Perché in Italia cala l’aspettativa di vita, come ha detto il rapporto Osservasalute della Cattolica?
“La prima cosa che viene da pensare, è che il dato sia collegato al picco di mortalità che abbiamo avuto in Italia l’anno scorso. Comunque ho coinvolto i tecnici del ministero, aspetto che mi facciano una relazione”.

Comunque la ricerca solleva vari problemi.

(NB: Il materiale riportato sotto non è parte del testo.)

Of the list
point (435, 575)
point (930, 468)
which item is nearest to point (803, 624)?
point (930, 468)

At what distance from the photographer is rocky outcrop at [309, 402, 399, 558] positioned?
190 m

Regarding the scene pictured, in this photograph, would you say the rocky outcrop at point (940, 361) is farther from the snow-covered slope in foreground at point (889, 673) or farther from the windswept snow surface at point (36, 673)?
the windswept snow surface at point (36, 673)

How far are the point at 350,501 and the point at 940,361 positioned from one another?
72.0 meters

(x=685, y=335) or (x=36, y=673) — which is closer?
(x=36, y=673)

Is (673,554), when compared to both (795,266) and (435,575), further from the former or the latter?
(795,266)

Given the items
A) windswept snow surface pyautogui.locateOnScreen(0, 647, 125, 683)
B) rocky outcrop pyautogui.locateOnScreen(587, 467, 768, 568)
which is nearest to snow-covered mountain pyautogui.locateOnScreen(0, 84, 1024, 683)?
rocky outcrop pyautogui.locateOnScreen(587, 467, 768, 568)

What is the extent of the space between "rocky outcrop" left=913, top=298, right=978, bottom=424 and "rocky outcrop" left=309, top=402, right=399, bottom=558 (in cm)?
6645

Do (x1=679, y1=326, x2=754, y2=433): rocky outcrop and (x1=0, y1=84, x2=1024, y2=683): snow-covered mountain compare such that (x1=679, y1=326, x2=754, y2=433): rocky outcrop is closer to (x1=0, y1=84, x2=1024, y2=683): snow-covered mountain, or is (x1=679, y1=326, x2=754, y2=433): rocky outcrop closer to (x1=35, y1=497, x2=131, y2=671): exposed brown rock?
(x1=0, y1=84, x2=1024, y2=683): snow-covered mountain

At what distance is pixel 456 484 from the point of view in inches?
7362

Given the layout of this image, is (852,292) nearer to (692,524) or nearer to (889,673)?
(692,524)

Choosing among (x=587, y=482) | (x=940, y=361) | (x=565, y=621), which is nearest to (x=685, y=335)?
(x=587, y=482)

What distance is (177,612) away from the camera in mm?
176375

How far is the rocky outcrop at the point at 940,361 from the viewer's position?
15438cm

“Certo, nella sanità italiana cose che non vanno ce ne sono. Il primo tema è la prevenzione: dobbiamo invecchiare meglio. Lavoriamo per promuovere gli stili di vita, legati all’alimentazione e all’assenza di alcol e di fumo. Poi c’è la vaccinazione, fondamentale per il benessere dei cittadini. La definirei il primo salvavita. Inoltre bisogna che gli screening funzionino. Devono essere chiamati tutti i cittadini nelle fasce di età a rischio ma bisogna anche fare in modo che tutti quelli che vengono convocati poi rispondano. Cosa che in molti casi non avviene. Ma quando ci si muove nel settore della prevenzione non vanno fatti interventi a pioggia, uguali in

ogni regione. Ognuna deve muoversi a seconda della sua situazione. Al Sud ad esempio ci sono molti bambini obesi ma meno anziani, e di conseguenza un numero più basso di demenze rispetto al Nord. Bisogna quindi impegnarsi di più sul problema dei giovani con l’alimentazione”.